START Records shown
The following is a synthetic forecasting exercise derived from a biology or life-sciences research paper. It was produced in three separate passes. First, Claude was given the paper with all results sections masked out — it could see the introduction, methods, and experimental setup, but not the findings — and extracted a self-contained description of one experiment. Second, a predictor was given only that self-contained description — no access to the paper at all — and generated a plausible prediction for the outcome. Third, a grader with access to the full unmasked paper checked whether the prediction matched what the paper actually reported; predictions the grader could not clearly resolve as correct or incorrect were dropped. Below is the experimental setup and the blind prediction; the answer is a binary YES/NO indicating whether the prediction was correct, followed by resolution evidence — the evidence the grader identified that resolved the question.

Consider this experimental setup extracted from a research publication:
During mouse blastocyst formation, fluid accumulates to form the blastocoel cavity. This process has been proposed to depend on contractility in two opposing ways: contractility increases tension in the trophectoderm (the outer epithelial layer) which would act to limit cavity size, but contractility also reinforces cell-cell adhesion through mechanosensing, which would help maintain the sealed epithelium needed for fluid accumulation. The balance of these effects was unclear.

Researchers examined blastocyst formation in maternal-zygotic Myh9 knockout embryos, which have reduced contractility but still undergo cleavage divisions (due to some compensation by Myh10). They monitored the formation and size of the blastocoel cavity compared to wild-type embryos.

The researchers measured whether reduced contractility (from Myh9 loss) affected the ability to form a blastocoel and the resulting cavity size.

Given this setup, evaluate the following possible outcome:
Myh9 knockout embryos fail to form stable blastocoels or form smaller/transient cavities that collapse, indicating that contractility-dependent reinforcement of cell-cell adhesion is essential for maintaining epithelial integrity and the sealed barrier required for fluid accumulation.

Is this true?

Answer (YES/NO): NO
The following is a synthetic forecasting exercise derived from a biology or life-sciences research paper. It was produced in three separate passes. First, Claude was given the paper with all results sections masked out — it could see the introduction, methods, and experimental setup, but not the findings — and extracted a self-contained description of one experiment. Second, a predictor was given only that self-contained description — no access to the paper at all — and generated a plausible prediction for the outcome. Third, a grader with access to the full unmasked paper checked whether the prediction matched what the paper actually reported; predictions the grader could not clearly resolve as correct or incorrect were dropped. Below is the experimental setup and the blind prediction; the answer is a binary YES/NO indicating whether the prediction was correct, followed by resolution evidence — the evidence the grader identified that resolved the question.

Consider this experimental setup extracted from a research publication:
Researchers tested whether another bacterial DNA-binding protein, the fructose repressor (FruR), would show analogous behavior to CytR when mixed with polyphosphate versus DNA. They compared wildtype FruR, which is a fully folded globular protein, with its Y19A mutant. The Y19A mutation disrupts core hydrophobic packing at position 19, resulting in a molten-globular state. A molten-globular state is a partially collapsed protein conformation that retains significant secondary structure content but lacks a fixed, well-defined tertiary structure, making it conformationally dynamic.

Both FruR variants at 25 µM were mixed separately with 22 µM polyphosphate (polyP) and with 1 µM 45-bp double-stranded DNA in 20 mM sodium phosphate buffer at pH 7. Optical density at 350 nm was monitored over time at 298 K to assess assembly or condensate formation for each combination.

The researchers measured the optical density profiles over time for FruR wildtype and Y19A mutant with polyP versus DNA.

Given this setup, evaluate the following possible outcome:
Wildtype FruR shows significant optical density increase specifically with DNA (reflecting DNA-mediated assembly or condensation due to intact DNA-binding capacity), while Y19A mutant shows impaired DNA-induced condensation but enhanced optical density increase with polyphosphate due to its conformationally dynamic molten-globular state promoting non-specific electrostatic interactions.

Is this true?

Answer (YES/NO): NO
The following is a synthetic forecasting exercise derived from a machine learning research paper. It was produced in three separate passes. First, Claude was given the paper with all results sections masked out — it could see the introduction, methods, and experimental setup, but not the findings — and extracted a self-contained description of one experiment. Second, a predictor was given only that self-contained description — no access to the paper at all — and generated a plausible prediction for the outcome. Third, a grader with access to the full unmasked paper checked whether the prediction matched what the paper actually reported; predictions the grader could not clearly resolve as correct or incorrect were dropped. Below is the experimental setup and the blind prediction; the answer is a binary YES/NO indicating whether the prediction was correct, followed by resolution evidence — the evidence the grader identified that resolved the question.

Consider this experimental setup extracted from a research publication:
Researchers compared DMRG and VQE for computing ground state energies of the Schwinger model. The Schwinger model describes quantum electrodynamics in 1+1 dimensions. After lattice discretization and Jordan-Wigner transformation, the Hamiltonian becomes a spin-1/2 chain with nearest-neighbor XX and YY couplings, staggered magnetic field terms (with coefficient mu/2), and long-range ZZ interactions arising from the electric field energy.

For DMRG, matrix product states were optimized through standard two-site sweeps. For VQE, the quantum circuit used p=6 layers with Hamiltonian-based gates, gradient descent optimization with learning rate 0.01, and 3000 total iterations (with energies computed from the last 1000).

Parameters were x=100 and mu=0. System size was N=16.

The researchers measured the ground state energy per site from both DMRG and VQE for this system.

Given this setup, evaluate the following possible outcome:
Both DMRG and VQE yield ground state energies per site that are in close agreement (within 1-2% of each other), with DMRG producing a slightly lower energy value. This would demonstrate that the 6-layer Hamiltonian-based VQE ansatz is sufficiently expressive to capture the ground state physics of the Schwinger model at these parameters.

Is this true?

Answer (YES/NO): YES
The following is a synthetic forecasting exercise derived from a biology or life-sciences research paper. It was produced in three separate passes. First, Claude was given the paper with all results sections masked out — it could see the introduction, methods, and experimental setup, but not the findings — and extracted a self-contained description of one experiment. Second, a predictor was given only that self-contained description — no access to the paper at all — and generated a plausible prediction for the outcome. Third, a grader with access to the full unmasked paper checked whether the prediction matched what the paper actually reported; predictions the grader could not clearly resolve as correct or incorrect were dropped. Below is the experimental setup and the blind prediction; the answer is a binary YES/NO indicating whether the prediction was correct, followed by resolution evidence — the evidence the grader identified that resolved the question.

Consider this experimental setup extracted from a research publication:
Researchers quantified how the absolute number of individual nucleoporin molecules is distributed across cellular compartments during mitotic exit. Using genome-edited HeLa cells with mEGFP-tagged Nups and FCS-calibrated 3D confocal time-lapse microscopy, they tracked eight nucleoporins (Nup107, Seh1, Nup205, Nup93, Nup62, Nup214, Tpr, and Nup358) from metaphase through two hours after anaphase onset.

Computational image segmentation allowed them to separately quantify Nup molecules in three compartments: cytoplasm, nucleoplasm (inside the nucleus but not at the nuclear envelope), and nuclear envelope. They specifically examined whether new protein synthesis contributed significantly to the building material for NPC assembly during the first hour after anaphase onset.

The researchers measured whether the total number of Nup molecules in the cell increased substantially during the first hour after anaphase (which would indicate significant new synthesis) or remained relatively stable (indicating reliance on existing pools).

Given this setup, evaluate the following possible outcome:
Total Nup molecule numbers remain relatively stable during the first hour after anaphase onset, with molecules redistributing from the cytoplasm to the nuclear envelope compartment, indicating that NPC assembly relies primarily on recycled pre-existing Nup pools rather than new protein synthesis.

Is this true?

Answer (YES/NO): YES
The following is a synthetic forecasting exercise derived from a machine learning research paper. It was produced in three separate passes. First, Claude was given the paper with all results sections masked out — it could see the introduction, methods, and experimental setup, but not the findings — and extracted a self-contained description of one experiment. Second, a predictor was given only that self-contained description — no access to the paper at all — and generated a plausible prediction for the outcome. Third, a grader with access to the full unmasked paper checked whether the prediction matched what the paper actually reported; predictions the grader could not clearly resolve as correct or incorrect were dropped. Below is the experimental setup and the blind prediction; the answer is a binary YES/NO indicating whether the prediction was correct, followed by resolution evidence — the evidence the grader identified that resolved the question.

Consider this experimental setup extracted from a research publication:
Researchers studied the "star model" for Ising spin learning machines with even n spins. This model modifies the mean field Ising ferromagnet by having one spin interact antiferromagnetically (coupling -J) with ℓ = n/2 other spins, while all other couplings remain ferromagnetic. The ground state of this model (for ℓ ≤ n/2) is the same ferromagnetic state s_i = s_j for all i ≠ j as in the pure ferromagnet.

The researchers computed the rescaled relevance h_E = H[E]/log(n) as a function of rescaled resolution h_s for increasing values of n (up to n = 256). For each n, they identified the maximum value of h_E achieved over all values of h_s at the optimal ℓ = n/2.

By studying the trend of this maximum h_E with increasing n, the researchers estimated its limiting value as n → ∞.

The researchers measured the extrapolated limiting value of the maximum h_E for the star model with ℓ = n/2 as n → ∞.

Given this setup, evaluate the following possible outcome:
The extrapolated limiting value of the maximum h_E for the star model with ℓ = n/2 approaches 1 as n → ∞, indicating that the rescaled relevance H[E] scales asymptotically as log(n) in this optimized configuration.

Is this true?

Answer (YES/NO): NO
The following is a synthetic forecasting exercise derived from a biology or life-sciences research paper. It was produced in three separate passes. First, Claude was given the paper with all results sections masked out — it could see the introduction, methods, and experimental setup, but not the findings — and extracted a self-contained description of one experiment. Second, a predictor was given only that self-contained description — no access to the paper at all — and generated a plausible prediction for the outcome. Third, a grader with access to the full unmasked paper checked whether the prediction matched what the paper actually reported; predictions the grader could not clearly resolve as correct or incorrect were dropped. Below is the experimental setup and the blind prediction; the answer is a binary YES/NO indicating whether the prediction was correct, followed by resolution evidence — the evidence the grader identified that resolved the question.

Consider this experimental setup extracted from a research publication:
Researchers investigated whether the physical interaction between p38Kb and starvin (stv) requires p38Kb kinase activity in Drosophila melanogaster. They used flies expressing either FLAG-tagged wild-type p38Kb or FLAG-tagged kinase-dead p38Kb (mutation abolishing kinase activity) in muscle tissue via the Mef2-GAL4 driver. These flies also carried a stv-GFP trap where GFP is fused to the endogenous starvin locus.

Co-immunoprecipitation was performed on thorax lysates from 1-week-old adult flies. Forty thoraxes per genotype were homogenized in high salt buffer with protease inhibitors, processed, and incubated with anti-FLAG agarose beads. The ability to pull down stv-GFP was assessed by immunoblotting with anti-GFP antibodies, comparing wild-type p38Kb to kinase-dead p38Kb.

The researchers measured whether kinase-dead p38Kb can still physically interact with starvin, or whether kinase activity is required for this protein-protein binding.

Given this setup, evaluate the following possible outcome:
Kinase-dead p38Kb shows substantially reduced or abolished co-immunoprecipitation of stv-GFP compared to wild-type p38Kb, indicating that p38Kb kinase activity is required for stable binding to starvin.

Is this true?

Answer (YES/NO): NO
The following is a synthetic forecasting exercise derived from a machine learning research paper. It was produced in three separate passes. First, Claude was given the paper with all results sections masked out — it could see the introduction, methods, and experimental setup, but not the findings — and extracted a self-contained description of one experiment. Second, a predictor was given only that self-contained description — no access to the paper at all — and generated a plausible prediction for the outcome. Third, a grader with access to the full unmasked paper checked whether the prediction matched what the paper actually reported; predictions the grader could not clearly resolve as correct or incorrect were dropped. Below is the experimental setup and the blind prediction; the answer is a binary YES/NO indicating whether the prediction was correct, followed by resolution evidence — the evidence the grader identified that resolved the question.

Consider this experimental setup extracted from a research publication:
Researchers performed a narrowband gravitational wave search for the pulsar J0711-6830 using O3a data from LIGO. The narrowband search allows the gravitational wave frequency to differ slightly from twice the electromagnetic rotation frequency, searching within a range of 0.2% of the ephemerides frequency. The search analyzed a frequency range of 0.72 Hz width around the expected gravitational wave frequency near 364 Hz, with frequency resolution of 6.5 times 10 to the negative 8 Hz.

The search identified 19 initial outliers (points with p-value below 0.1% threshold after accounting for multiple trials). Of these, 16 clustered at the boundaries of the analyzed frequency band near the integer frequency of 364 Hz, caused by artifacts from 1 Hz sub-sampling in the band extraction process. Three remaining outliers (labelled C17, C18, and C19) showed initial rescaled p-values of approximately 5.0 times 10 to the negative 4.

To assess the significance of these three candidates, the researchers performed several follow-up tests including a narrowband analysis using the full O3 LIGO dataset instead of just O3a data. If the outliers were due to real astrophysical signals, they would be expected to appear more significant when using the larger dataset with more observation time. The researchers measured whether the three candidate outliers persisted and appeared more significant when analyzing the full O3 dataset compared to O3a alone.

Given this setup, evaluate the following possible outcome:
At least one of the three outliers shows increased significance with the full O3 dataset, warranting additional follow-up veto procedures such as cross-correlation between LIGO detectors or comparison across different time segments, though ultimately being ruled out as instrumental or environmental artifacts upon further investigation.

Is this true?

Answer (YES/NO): NO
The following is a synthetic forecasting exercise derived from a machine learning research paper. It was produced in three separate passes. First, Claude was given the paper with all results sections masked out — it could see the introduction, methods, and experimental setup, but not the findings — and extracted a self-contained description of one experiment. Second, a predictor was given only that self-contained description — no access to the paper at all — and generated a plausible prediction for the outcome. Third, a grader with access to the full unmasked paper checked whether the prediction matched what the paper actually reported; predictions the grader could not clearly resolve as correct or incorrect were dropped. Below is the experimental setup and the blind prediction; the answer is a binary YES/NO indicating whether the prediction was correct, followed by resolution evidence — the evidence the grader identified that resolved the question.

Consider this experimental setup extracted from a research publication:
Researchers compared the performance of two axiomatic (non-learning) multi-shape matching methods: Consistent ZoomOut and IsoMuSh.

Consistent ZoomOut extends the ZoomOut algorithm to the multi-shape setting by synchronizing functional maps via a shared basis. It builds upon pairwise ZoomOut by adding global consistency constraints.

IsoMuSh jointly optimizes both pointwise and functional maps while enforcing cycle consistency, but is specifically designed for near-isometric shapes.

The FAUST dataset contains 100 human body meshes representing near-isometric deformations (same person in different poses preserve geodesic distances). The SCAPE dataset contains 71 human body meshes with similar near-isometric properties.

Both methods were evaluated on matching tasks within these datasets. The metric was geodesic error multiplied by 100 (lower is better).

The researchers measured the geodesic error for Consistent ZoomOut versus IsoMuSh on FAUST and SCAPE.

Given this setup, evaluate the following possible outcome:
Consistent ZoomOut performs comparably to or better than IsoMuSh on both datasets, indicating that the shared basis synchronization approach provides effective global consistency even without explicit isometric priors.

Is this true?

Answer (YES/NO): YES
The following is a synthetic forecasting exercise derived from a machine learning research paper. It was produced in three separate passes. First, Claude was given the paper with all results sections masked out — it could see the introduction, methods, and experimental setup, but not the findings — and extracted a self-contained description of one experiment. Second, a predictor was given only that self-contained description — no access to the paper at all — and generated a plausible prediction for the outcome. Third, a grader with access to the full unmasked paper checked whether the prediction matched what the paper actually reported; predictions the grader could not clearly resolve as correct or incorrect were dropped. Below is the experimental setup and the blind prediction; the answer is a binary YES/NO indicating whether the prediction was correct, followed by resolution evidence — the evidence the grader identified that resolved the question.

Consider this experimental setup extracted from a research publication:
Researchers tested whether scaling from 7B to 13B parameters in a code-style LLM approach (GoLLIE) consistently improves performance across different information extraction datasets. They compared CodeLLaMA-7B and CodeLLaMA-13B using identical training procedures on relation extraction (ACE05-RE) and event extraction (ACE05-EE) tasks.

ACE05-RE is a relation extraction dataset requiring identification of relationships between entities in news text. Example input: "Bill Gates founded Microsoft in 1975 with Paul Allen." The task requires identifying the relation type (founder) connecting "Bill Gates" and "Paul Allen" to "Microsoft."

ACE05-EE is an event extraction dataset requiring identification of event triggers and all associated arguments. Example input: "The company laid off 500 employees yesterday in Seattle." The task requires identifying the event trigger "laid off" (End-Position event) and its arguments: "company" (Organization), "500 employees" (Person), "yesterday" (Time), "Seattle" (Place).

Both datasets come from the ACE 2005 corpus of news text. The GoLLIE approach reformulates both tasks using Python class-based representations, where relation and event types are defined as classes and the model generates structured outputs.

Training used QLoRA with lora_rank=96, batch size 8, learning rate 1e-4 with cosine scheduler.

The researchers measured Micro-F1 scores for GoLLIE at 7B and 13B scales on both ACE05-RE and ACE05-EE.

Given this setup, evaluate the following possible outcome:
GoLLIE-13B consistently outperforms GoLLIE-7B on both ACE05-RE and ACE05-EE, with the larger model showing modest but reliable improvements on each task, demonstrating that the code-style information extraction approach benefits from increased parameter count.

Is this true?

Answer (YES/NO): NO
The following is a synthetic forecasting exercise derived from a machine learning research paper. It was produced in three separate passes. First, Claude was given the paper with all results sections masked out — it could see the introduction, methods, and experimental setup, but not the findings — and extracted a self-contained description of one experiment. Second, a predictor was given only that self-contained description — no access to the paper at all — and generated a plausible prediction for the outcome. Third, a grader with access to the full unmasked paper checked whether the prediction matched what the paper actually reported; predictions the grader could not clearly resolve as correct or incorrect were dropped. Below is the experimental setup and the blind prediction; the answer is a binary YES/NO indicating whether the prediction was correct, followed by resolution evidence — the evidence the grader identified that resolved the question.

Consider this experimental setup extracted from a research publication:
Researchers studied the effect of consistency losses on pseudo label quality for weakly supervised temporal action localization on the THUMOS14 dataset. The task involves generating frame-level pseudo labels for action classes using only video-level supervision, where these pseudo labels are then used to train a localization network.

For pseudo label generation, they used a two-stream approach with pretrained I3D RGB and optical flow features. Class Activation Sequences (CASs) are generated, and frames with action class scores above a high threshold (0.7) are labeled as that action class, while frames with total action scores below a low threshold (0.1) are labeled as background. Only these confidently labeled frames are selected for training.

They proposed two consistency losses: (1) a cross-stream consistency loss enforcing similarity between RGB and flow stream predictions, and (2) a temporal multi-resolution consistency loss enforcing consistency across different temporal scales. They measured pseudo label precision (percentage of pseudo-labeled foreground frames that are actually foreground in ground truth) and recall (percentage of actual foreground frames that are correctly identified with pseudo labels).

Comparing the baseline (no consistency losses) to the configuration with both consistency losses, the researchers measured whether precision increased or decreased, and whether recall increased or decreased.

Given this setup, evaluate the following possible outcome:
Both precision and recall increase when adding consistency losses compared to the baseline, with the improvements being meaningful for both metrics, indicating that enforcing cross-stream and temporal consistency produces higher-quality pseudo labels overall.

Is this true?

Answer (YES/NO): NO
END Records shown
Exercise aim
Give the number of lines in the entries that hold the string "optimized", and add nothing else.

Task solution
2